The CV Joint will arrive Friday and I guess I’ll tear it down Friday night in the garage. I ordered it from Motorcars, LTD. Ken was very pleasant to deal with. I believe the price at $189(US) was the best I could find on the internet. There was one place cheaper but they only sold wholesale
to “Actual Repair Shops”. I didn’t feel like faking my way through that for thirty dollars, it just wasn’t worth the time. Thank you Motorcars for your support of our club and the great prices.

September 26th, 2003 (Post #34)

September 26, 2003
CV Joint Woes
Well the knocking in the front of the Big White Bus had gotten to the point I was afraid to drive it. With the insistance of my buddy JagGuy I endeavored to persevere. [I miss Chief Dan George] Anyway I went to Rover Cannibal after seeing the prices of a new CV joint on the internet. They had a lovely one in the color I wanted too, just kidding.

So I got that and the premeasured tube of grease and the inside seal. I actually did not replace it but I have it just in case. I went over on Sunday afternoon. It was not as horrible an ordeal as I expected. JagGuy had done his when it exploded and described a nasty job. When they explode or come apart they leave lots of schrapnel all inside the housing. This schrapnel has to be removed and is not a pleasant job. So when he was being insistant that I change it, he was speaking from the experience of a lengthly procedure, and he and I wanted to avoid that.
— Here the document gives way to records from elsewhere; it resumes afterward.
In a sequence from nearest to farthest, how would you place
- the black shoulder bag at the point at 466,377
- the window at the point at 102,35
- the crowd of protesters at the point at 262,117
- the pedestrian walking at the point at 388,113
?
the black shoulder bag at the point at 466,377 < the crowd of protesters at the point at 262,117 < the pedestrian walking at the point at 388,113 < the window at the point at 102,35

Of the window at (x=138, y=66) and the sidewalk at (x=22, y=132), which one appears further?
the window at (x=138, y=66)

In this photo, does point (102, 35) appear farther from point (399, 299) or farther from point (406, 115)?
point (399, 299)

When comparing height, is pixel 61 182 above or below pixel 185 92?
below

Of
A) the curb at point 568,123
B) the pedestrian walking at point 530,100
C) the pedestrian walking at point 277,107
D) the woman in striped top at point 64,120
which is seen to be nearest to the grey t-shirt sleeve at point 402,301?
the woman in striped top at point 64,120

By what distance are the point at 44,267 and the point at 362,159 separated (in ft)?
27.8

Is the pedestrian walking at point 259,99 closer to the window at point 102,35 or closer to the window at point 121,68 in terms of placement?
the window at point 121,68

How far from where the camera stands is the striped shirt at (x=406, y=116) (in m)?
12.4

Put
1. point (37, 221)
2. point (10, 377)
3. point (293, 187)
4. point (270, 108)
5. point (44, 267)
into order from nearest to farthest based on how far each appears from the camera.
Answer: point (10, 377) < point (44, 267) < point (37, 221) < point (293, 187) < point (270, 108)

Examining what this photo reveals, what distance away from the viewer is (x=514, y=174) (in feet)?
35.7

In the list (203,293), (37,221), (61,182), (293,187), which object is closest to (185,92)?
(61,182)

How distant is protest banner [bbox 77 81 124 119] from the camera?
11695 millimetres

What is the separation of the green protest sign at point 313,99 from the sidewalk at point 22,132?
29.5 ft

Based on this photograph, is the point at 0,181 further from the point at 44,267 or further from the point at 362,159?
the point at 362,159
I (and he) could not get over how easy it was to change this vital part. In our experience
with the countless cars we had owned before this would have been a good reason to get rid of the vehicle. But this thing was amazingly simple and functional all in the same design. These trucks are tough and easy to work on. That is something you don’t see in most vehicles. I have a write up for this but need some pictures which JagGuy is going to provide from his project. My camera died two shots in to the job, dead batteries. So look for it later next month. On the
Difficulty Scale
I would rate this job a Level Three. A few tricks are important to know
but nothing the manual probably doesn’t say.

Error 34
I track my gas mileage with a Palm Pilot. So each fill up is lottery of how great or terrible
my gas mileage is. I average 14.9 miles per gallon most fill ups. This last two weeks it has risen to 15.9 mpg and even a 16.1 mpg. Well with all good things there is some bad. The Check Engine light illuminated and a quick check under the passenger seat of the OBD readout shows Error 34. As you are or are not aware that is Injector Bank A, Left Side, still no help with the description.

I do not know which side that is but I will find out soon. I don’t have any idea
what the message means either. I will be doing some investigating of the fuel system and how it works this week I guess. I’m guessing with the gas mileage going up the truck is running leaner than it should. I also have a tappet rattle when I accelerate hard which might be fuel starvation. But again these are guesses. More as I get it.